Kim mußte all seine Willenskraft aufbieten, um ruhig im Sattel sitzen zu bleiben. Der Magier trat aus dem Zelt und ließ den Blick über die unabsehbare Masse seiner Krieger gleiten. Für einen schrecklichen Moment schien es Kim, als ob der Blick dieser grauen, harten Augen forschend auf ihm ruhte. Dann drehte sich Boraas mit einer ruckartigen Bewegung um und sagte etwas zu jemandem hinter sich im Zelt. Ein schwarzer Ritter trat daraus hervor und stellte sich dem Magier an die Seite.
Kim schauderte. Der Ritter war kleiner als Boraas, kaum größer als er selbst, und trug genau wie die anderen eine schmucklose schwarze Rüstung. Aber er hatte etwas an sich, was ihn von den übrigen Kriegern unterschied. Trotz seiner geringen Körpergröße und der schmalen Schultern wirkte er gefährlicher und böser als alle anderen. Es war, als sei er von einer unsichtbaren schwarzen Aura umgeben, einem Fluidum des Bösen, das wie ein ins Negative verkehrter Heiligenschein von seiner schwarzen Rüstung ausstrahlte.
Dann waren sie vorbeigezogen, und der schwarze Ritter entschwand Kims Blicken. Aber der Eindruck wirkte noch lange in ihm nach.
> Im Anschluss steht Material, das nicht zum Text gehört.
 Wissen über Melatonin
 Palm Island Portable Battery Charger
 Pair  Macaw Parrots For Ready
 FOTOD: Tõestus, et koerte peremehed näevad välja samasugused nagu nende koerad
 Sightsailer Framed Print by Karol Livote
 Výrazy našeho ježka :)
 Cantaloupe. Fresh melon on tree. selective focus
Kim hatte plötzlich das Gefühl, nur noch mit Mühe atmen zu können. In seinem Inneren schien etwas zu Eis erstarrt zu sein, als hätte der bloße Anblick dieser düsteren schwarzen Gestalt ausgereicht, ein Stück seiner Seele absterben zu lassen.
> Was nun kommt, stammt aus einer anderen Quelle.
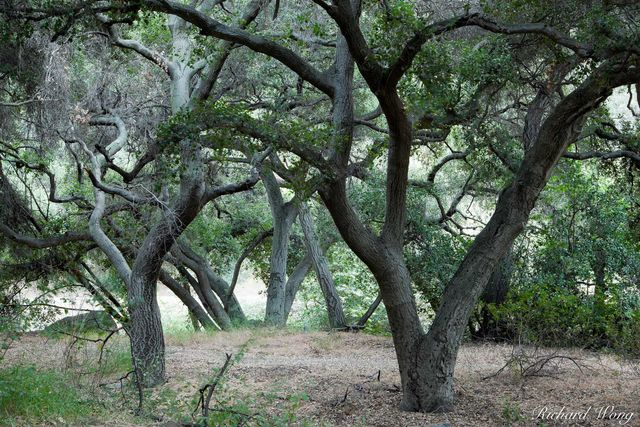 Oak Tree Forest, Big Dalton Canyon Wilderness Park, Glendora, California, photo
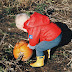 8 Top Tips for Pumpkin Picking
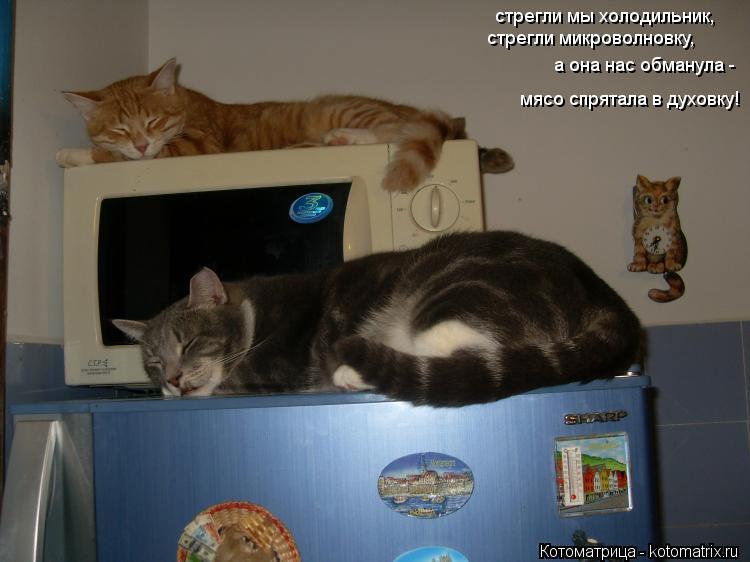 Котоматрица: стрегли мы холодильник, стрегли микроволновку, а она нас обманула -  мясо спрятала в духовку!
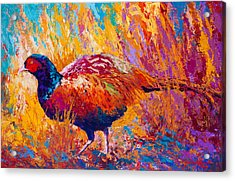 Secrets In The Grass - Pheasant Acrylic Print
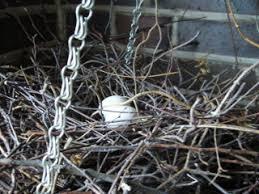 tauben auf dem balkon taubennest auf dem balkon balkon tauben anzahl kleinen nest
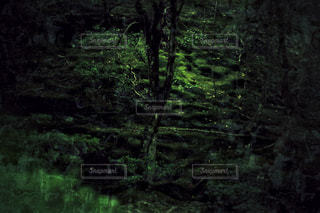 緑豊かな緑の森の写真・画像素材[1180063]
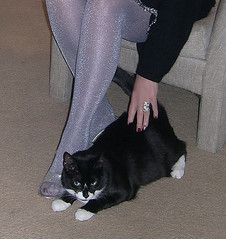 My legs and my black and white Italian cat. (Sugarbarre2) Tags: show city winter red people urban woman usa house hot cold cute male nature beautiful fashion animal animals self fur mom fun high cool nikon feline toes hand image photos sweet fingers pussy silk s babe wife upskirt heels granny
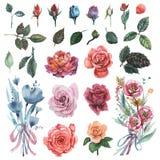 Ensemble peint à la main d'aquarelle de fleurs d'isolement sur le fond blanc Photographie stock libre de droits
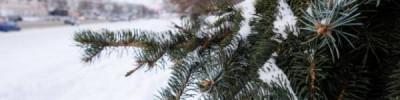 Жителей Москвы предупредили о сильном снегопаде 18 декабря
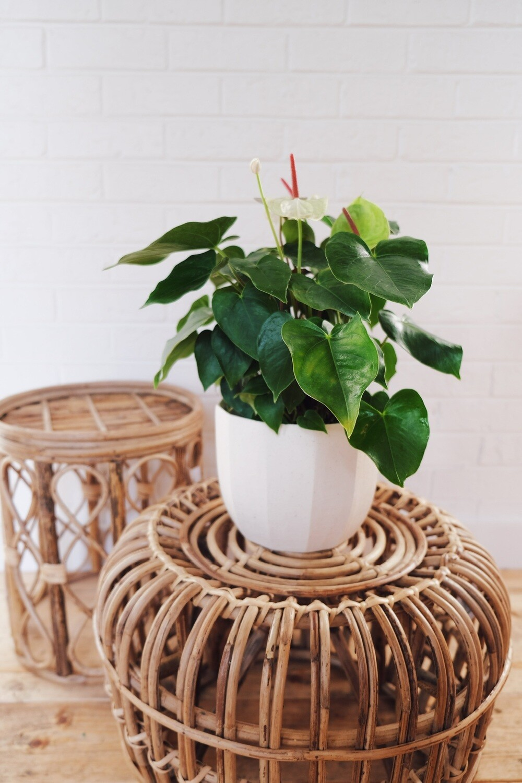 Red/White Anthurium - Bona Planter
Sie ritten bis ins vordere Drittel des Tales und hielten dann endgültig an. Der Anführer rief einige Kommandos, alle saßen ab, und zwei der Krieger machten die Runde und sammelten die Pferde ein, um sie in eine große Koppel nahe dem Talschluß zu treiben.
Der Tag endete wie der vorige. Die Männer verteilten sich, spielten, tranken und hockten einfach beisammen und trieben ihre rauhen Scherze. Kim fand bald heraus, daß er sich ungehindert im Lager bewegen konnte, aber er wagte es nicht, sich viel weiter als hundert Meter von seiner Gruppe zu entfernen. Für ihn sahen die Krieger alle gleich aus, und wenn er sich verirrte, würde er nie wieder zu seinem Haufen zurückfinden. Er schien bei der Wahl seines Opfers wirklich Glück gehabt zu haben - der Reiter, dessen Platz er einnahm, hatte offensichtlich keine Freunde, und sein schweigsames, zurückgezogenes Verhalten erregte keine Aufmerksamkeit.
Ungeduldig erwartete Kim den Einbruch der Nacht. Auf den das Tal umgebenden Hügeln glommen unzählige Feuer auf, und Kims Fluchtpläne zerrannen in nichts. Es war unmöglich, aus diesem Lager zu entkommen. Er würde sich auf Gedeih und Verderb weiter seinem Glück anvertrauen und darauf warten müssen, daß das Heer weiterzog und sich eine bessere Gelegenheit bot.
Eine schreckliche Vision stieg vor seinen Augen auf. Er sah sich selbst, gekleidet in diese schwarze, finstere Rüstung, eingekeilt in eine unendliche Reihe galoppierender Reiter, Themistokles und seine Verbündeten angreifend. Womöglich, dachte er, geschah es tatsächlich, daß er mit diesem gigantischen Heer weiter und weiter nach Westen zog und sich unversehens in einer Schlacht gegen jene wiederfand, die ihn gerufen hatten.